EXERCISE DESCRIPTION
Starting at the line that contains "At what distance from [646,939]" and going through the end of the records below, put each line into a numbered list, leaving out any blank lines.

SUPPLIED RECORDS
:::

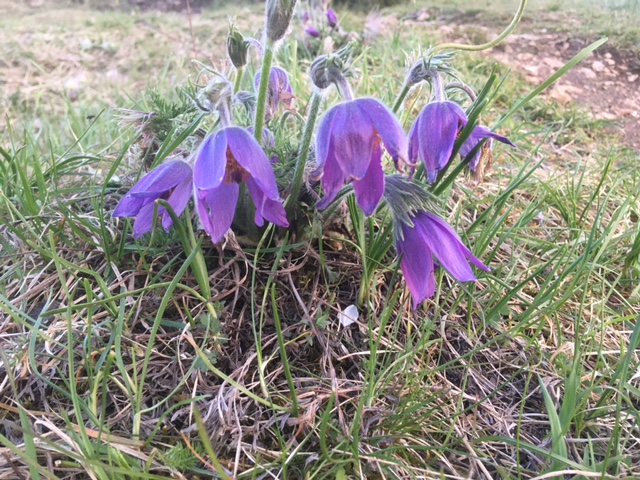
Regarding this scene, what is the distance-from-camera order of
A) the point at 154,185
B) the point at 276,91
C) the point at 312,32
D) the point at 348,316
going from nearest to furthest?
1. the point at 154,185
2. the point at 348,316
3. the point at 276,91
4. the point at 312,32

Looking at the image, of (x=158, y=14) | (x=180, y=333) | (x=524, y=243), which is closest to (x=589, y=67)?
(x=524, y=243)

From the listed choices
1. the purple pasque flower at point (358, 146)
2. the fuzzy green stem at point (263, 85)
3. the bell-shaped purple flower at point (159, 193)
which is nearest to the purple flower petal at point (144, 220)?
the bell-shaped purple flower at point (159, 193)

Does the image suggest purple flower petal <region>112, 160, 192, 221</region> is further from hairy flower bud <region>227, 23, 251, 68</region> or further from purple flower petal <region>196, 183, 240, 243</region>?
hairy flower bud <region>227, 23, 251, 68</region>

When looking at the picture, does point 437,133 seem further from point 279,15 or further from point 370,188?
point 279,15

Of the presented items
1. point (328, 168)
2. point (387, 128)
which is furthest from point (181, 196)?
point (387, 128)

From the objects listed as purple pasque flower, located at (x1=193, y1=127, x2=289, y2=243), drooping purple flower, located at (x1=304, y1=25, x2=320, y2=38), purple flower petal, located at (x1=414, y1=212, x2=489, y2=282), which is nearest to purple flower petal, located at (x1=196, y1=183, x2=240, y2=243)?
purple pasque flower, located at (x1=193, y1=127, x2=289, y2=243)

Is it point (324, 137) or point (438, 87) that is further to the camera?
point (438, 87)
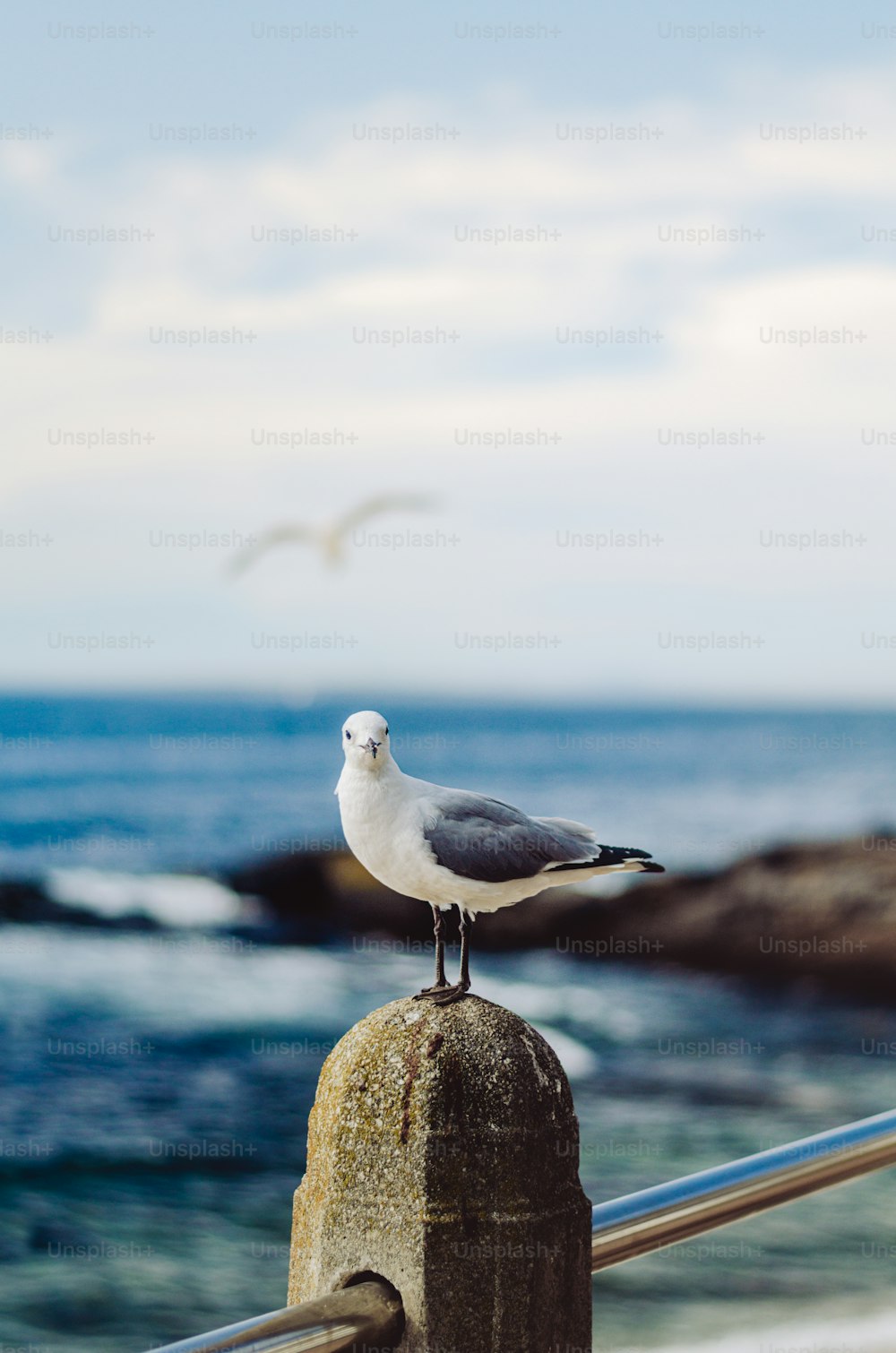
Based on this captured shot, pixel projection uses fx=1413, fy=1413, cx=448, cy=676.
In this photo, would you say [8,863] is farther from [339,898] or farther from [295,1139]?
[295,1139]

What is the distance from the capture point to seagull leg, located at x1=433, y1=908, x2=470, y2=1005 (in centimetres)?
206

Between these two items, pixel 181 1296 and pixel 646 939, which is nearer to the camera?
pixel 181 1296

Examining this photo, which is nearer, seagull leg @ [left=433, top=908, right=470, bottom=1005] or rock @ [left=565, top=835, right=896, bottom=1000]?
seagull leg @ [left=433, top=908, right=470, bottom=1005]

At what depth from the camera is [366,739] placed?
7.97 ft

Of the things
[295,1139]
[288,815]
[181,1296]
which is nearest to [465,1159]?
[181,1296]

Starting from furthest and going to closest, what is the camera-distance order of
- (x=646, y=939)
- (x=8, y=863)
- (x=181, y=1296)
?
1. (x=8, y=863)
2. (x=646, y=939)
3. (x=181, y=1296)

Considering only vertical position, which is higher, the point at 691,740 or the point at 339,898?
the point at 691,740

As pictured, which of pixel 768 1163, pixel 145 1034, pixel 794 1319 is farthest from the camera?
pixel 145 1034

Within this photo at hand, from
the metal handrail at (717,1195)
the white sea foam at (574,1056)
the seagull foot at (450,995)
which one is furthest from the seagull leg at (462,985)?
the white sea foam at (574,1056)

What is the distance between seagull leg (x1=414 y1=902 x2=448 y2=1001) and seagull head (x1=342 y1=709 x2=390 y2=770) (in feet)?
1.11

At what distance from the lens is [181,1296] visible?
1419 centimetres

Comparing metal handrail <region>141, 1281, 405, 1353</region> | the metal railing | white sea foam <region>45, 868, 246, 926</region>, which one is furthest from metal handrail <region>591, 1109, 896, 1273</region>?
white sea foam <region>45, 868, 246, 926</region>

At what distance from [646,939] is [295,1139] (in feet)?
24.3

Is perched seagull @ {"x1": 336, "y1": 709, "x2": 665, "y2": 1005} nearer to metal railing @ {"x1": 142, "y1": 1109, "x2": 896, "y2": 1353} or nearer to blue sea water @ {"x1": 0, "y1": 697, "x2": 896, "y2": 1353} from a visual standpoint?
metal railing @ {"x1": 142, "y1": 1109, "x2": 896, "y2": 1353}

:::

RESULT OF THE EXERCISE
1. At what distance from [646,939] is [295,1139] (in feet)?
2. 24.3
3. Is perched seagull @ {"x1": 336, "y1": 709, "x2": 665, "y2": 1005} nearer to metal railing @ {"x1": 142, "y1": 1109, "x2": 896, "y2": 1353} or nearer to blue sea water @ {"x1": 0, "y1": 697, "x2": 896, "y2": 1353} from a visual standpoint?
4. metal railing @ {"x1": 142, "y1": 1109, "x2": 896, "y2": 1353}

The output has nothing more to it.